Eventually the tide subsides, the heaving seas settle to a gentle calm, the sun breaks magnificently through the clouds and the relentlessly pounding, heavy, grey rain blows away over the headland to the South. With the clearing skies, everything becomes more defined: there’s a small island about a mile out that looks like a really pleasant daytrip, and the lines of colour as hills stretch to the horizon become dramatic bands of pleasing blues and greys.
Which description is entirely unlike how it felt when the Course Director of Educational Studies with Urban Learning called me to let me know that the degree course I was enrolled upon had been cancelled. Paul, Director of the Educational Studies Department, is hugely apologetic and full of solutions. We have a detailed conversation, and rapidly conclude that if I enroll on a very similar degree course, the probable outcome, for me at least, will be the same. I have one call to make, so I call the Red Haired Boffin:
“Do you have any objections to teaching me?” I ask.

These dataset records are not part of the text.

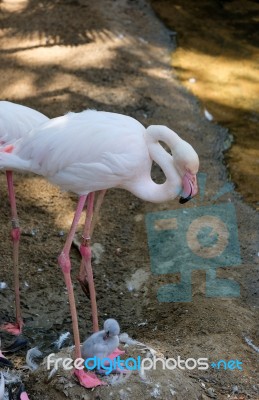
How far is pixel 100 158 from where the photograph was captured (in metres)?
4.05

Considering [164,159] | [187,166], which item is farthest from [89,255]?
[187,166]

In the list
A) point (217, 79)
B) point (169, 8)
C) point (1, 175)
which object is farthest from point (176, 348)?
point (169, 8)

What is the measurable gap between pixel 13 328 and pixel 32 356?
1.17 feet

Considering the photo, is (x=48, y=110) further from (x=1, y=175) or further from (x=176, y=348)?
(x=176, y=348)

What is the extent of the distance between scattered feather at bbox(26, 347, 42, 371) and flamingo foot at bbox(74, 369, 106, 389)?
0.37 m

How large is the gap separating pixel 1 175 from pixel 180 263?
1.83 meters

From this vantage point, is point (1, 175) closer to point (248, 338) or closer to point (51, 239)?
point (51, 239)

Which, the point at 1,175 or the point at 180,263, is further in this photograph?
the point at 1,175

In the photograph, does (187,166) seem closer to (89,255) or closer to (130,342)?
(89,255)

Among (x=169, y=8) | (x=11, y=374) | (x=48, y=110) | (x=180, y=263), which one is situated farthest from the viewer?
(x=169, y=8)

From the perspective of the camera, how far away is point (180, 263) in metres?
5.31

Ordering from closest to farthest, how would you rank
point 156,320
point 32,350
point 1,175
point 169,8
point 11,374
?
point 11,374 < point 32,350 < point 156,320 < point 1,175 < point 169,8

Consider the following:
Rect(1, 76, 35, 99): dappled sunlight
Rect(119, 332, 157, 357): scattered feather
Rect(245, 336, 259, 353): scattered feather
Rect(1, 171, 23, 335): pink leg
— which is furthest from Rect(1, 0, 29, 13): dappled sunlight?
Rect(245, 336, 259, 353): scattered feather

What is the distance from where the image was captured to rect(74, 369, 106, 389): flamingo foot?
3934 millimetres
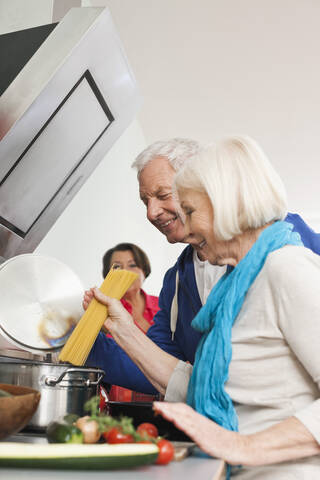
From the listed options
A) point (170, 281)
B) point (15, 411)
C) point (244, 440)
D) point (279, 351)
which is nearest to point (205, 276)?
point (170, 281)

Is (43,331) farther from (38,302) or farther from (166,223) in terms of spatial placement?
(166,223)

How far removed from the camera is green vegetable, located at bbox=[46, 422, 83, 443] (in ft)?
2.49

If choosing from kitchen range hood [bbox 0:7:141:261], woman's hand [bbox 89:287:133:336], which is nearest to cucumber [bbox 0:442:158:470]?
woman's hand [bbox 89:287:133:336]

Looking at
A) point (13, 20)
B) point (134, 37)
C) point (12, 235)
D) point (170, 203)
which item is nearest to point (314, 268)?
point (170, 203)

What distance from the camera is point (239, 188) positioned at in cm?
100

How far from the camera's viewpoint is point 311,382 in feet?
3.07

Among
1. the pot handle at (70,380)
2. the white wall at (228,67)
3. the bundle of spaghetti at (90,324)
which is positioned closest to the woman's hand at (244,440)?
the pot handle at (70,380)

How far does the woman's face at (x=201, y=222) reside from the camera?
3.42 ft

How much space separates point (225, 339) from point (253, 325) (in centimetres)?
6

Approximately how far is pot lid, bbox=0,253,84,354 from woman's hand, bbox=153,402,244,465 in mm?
572

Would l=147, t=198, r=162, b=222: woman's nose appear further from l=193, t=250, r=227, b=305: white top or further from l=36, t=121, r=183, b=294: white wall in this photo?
l=36, t=121, r=183, b=294: white wall

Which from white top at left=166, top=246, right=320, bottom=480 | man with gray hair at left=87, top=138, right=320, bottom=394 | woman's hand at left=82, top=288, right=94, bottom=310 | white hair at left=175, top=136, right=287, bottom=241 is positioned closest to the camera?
white top at left=166, top=246, right=320, bottom=480

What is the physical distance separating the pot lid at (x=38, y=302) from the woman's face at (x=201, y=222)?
449mm

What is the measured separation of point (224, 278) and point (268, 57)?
2.81m
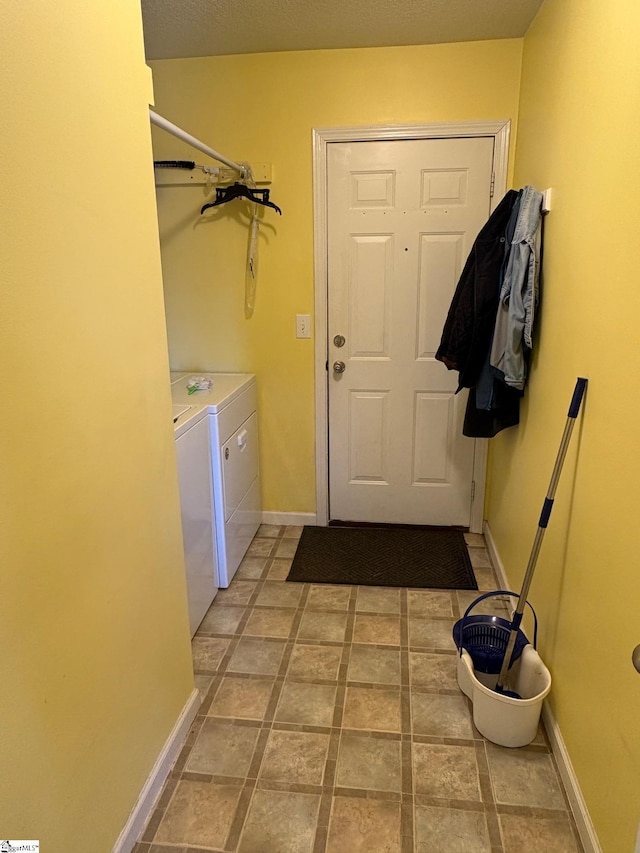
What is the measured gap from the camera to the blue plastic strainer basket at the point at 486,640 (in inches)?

My question confuses her, so I expand and tell her about the course cancellation, plus the suggested alternative. RHB sees no problem for her, so I call Paul back and tell him that I would be delighted to accept a place on the degree course Educational Studies with Psychology. That would seem to be the end of the matter, except that it is not.
The problem is that I sporadically have bouts of Panic Attacks, a weakness that has led to fully fledged depression on two occasions. A day after resolving the ‘issue’ with my course, the first of a wave of panic attacks hit. This happens just as we finally complete the ‘tear-out’ phase of our renovation project and I begin my second in-depth budget analysis, based on what we now know(as opposed to assumed). In a misguided effort to lighten the gloom, I decide to go the pub to watch Liverpool. Drinks are had.
Two days after Paul’s phone call, the monkeys are jumping up and down on my back with gleeful abandon, and I’m finding it very difficult to ‘focus’. This is one manifestation of the ‘condition’ that I experience. For me, there is also the palpable sensation of adrenalin coursing through limbs, it can almost be felt as a thickening and a concentrating of the blood as if it’s chemically changed. Physically, nothing works properly; swallowing is difficult because I seem to be producing gallons of saliva, but my throat feels constricted, there seems to be an avalanche trying to escape out of my temples, but finding no exit it heads for the ears and I can hardly hear anything.
Mentally, thoughts are coming and going, crashing and conflicting, too quick to complete – no thought is ever finished - and I am completely restless all the time, but sleep is hard to achieve. There’s not even a comforting obsession as subjects to ponder vary from Global Warming to whether the cats are safe, rolling through the old noggin like very fast tumbleweed. One thing I can focus on successfully during these bouts is Internet Shopping, and it is only Panic Induced Indecisiveness that has prevented us, in the past, from owning an island in Cape Breton, a collection of Japanese pottery and a Shitzui.
As always happens, the tide subsides, islands in Cape Breton do not get purchased and sleep returns, and Neitze is proven correct once again, provided that is, you are misquoting him about that which does not kill (fear of dying seems universal among panic attackees), improves. The sun breaks magnificently over a calming sea. As we commence the rebuild phase of our project, we analyse the finances and realize that we can complete the majority of what we’ve planned, and a letter arrives from Hull University confirming my new place on the Educational Studies with Psychology degree course.